> _任務說明 A_:
請根據這篇SICP學習筆記回答以下問題:
(i) 文中說用未排序的表實現集合,基本上相當于使用哪種語句完成所有操作?
(ii) 測試部分定義的mySet2包含哪些元素?
(iii) 在adjoin-set中,若x已是集合的元素,函數返回什麼?
> _任務說明 B_: 請從這篇SICP學習筆記的最後一行之後續寫下去,保持原文的寫法。

> _所示文本_:
════

閱讀: 766 評論: 0 作者: 周銀輝 發表于 2009-12-08 21:01 原文鏈接
SICP學習筆記(2.3.3)
周銀輝
1,集合作為未排序的表
這基本上相當于在使用for或foreach語句完成所有的操作,效率自然不高。下面是采用這種方式實現的集合:
;=========集合作為未排序的表=======
(define (element-of-set? x set)
(cond ((null? set) #f)
((equal? x (car set)) #t)
(else (element-of-set? x (cdr set)))))
(define (adjoin-set x set)
(if (element-of-set? x set)
set
(cons x set)))
(define (intersection-set set1 set2)
(cond ((or (null? set1) (null? set2)) '())
((element-of-set? (car set1) set2)
(cons (car set1) (intersection-set (cdr set1) set2)))
(else (intersection-set (cdr set1) set2))))
(define (union-set set1 set2)
(cond ((null? set1) set2)
((not (element-of-set? (car set1) set2))
(cons (car set1) (union-set (cdr set1) set2)))
(else (union-set (cdr set1) set2))))
;test
(define mySet1 '(1 3 4 2 5 7))
(define mySet2 '(1 5 8 6))
(element-of-set? 8 mySet1)
(adjoin-set 8 mySet1)
(intersection-set mySet1 mySet2)
(union-set mySet1 mySet2)

════

> _數據摘錄_:
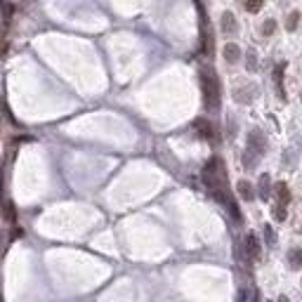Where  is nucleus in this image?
<instances>
[{"label": "nucleus", "mask_w": 302, "mask_h": 302, "mask_svg": "<svg viewBox=\"0 0 302 302\" xmlns=\"http://www.w3.org/2000/svg\"><path fill=\"white\" fill-rule=\"evenodd\" d=\"M264 151H267V140H264V135H262L260 130H253L248 137V151H246V156H243L246 168H253V165H255V158H260Z\"/></svg>", "instance_id": "2"}, {"label": "nucleus", "mask_w": 302, "mask_h": 302, "mask_svg": "<svg viewBox=\"0 0 302 302\" xmlns=\"http://www.w3.org/2000/svg\"><path fill=\"white\" fill-rule=\"evenodd\" d=\"M258 194H260V198H262V201H269V196H271V180H269V175H260Z\"/></svg>", "instance_id": "4"}, {"label": "nucleus", "mask_w": 302, "mask_h": 302, "mask_svg": "<svg viewBox=\"0 0 302 302\" xmlns=\"http://www.w3.org/2000/svg\"><path fill=\"white\" fill-rule=\"evenodd\" d=\"M246 255H248L250 260L260 258V243H258V236H255V234H248V236H246Z\"/></svg>", "instance_id": "5"}, {"label": "nucleus", "mask_w": 302, "mask_h": 302, "mask_svg": "<svg viewBox=\"0 0 302 302\" xmlns=\"http://www.w3.org/2000/svg\"><path fill=\"white\" fill-rule=\"evenodd\" d=\"M262 7V0H246V10L248 12H258Z\"/></svg>", "instance_id": "15"}, {"label": "nucleus", "mask_w": 302, "mask_h": 302, "mask_svg": "<svg viewBox=\"0 0 302 302\" xmlns=\"http://www.w3.org/2000/svg\"><path fill=\"white\" fill-rule=\"evenodd\" d=\"M300 99H302V97H300Z\"/></svg>", "instance_id": "19"}, {"label": "nucleus", "mask_w": 302, "mask_h": 302, "mask_svg": "<svg viewBox=\"0 0 302 302\" xmlns=\"http://www.w3.org/2000/svg\"><path fill=\"white\" fill-rule=\"evenodd\" d=\"M298 22H300V14H298V12H293V14H288V22H286V29H288V31H293V29L298 26Z\"/></svg>", "instance_id": "12"}, {"label": "nucleus", "mask_w": 302, "mask_h": 302, "mask_svg": "<svg viewBox=\"0 0 302 302\" xmlns=\"http://www.w3.org/2000/svg\"><path fill=\"white\" fill-rule=\"evenodd\" d=\"M196 130L203 135L205 140H213V128H210V123H208V120H196Z\"/></svg>", "instance_id": "11"}, {"label": "nucleus", "mask_w": 302, "mask_h": 302, "mask_svg": "<svg viewBox=\"0 0 302 302\" xmlns=\"http://www.w3.org/2000/svg\"><path fill=\"white\" fill-rule=\"evenodd\" d=\"M288 262L293 269H302V248H295L288 253Z\"/></svg>", "instance_id": "10"}, {"label": "nucleus", "mask_w": 302, "mask_h": 302, "mask_svg": "<svg viewBox=\"0 0 302 302\" xmlns=\"http://www.w3.org/2000/svg\"><path fill=\"white\" fill-rule=\"evenodd\" d=\"M238 194H241L243 201H253V198H255V189H253V184L250 182L241 180V182H238Z\"/></svg>", "instance_id": "7"}, {"label": "nucleus", "mask_w": 302, "mask_h": 302, "mask_svg": "<svg viewBox=\"0 0 302 302\" xmlns=\"http://www.w3.org/2000/svg\"><path fill=\"white\" fill-rule=\"evenodd\" d=\"M264 236H267V243H269V246H276V236H274V229H271L269 225L264 226Z\"/></svg>", "instance_id": "14"}, {"label": "nucleus", "mask_w": 302, "mask_h": 302, "mask_svg": "<svg viewBox=\"0 0 302 302\" xmlns=\"http://www.w3.org/2000/svg\"><path fill=\"white\" fill-rule=\"evenodd\" d=\"M248 69L250 71H255L258 66H255V52H248Z\"/></svg>", "instance_id": "17"}, {"label": "nucleus", "mask_w": 302, "mask_h": 302, "mask_svg": "<svg viewBox=\"0 0 302 302\" xmlns=\"http://www.w3.org/2000/svg\"><path fill=\"white\" fill-rule=\"evenodd\" d=\"M274 217H276V222H283L286 220V205H274Z\"/></svg>", "instance_id": "13"}, {"label": "nucleus", "mask_w": 302, "mask_h": 302, "mask_svg": "<svg viewBox=\"0 0 302 302\" xmlns=\"http://www.w3.org/2000/svg\"><path fill=\"white\" fill-rule=\"evenodd\" d=\"M222 31L225 33H236L238 31V26H236V19H234V14H231V12H225V14H222Z\"/></svg>", "instance_id": "6"}, {"label": "nucleus", "mask_w": 302, "mask_h": 302, "mask_svg": "<svg viewBox=\"0 0 302 302\" xmlns=\"http://www.w3.org/2000/svg\"><path fill=\"white\" fill-rule=\"evenodd\" d=\"M238 57H241V50H238V45H234V43H229V45H225V59L226 62H238Z\"/></svg>", "instance_id": "9"}, {"label": "nucleus", "mask_w": 302, "mask_h": 302, "mask_svg": "<svg viewBox=\"0 0 302 302\" xmlns=\"http://www.w3.org/2000/svg\"><path fill=\"white\" fill-rule=\"evenodd\" d=\"M283 71H286V62H281V64L274 69V85H276V92H279L281 99H286V90H283Z\"/></svg>", "instance_id": "3"}, {"label": "nucleus", "mask_w": 302, "mask_h": 302, "mask_svg": "<svg viewBox=\"0 0 302 302\" xmlns=\"http://www.w3.org/2000/svg\"><path fill=\"white\" fill-rule=\"evenodd\" d=\"M276 194H279V205H288V203H291V191H288L286 182L276 184Z\"/></svg>", "instance_id": "8"}, {"label": "nucleus", "mask_w": 302, "mask_h": 302, "mask_svg": "<svg viewBox=\"0 0 302 302\" xmlns=\"http://www.w3.org/2000/svg\"><path fill=\"white\" fill-rule=\"evenodd\" d=\"M276 302H291V300H288L286 295H281V298H279V300H276Z\"/></svg>", "instance_id": "18"}, {"label": "nucleus", "mask_w": 302, "mask_h": 302, "mask_svg": "<svg viewBox=\"0 0 302 302\" xmlns=\"http://www.w3.org/2000/svg\"><path fill=\"white\" fill-rule=\"evenodd\" d=\"M201 87H203L205 107L215 111L220 107V80L213 69H201Z\"/></svg>", "instance_id": "1"}, {"label": "nucleus", "mask_w": 302, "mask_h": 302, "mask_svg": "<svg viewBox=\"0 0 302 302\" xmlns=\"http://www.w3.org/2000/svg\"><path fill=\"white\" fill-rule=\"evenodd\" d=\"M274 26H276V22H264V26H262V33H264V36H269V33H274Z\"/></svg>", "instance_id": "16"}]
</instances>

════

> _答案 A_:
(i) for或foreach語句。
(ii) 1、5、8、6。
(iii) 返回原來的集合set,不加入x。

> _答案 B_:
我們注意到,element-of-set?將對集合做線性遍歷,所以其時間復雜度為O(n),那么自然地,adjoin-set 也為O(n),而intersection-set與union-set對于set1中的每一個元素都將檢查其是否在set2中,那么其計算步數大概是n*m, 其中,n和m假設為set1和set2的元素個數,所以其時間復雜度為O(n^2)
2,集合作為未排序的表,但集合為“多重集”
所謂多重集,就是集合中的元素可以重復,重復的最大次數稱為集合的“重數”,明顯地,我們向多重集中添加元素以及求集合的并集的時候是不需要檢查元素是否已經存在的,少了檢查也就少了遍歷,這會提高效率。(但求交集時仍是需要檢查的),下面是代碼:
;=========集合作為未排序的表(多重集)=======
;about Multiset : http://en.wikipedia.org/wiki/Multiset
(define (element-of-set? x set)
(cond ((null? set) #f)
((equal? x (car set)) #t)
(else (element-of-set? x (cdr set)))))
(define (adjoin-set x set)
(cons x set))
(define (intersection-set set1 set2)
(cond ((or (null? set1) (null? set2)) '())
((element-of-set? (car set1) set2)
(cons (car set1) (intersection-set (cdr set1) set2)))
(else (intersection-set (cdr set1) set2))))
(define (union-set set1 set2)
(cond ((null? set1) set2)
(else (cons (car set1) (union-set (cdr set1) set2)))))
;test
(define mySet1 '(1 3 1 2 3 7))
(define mySet2 '(1 5 5 6))
(element-of-set? 2 mySet1)
(adjoin-set 2 mySet1)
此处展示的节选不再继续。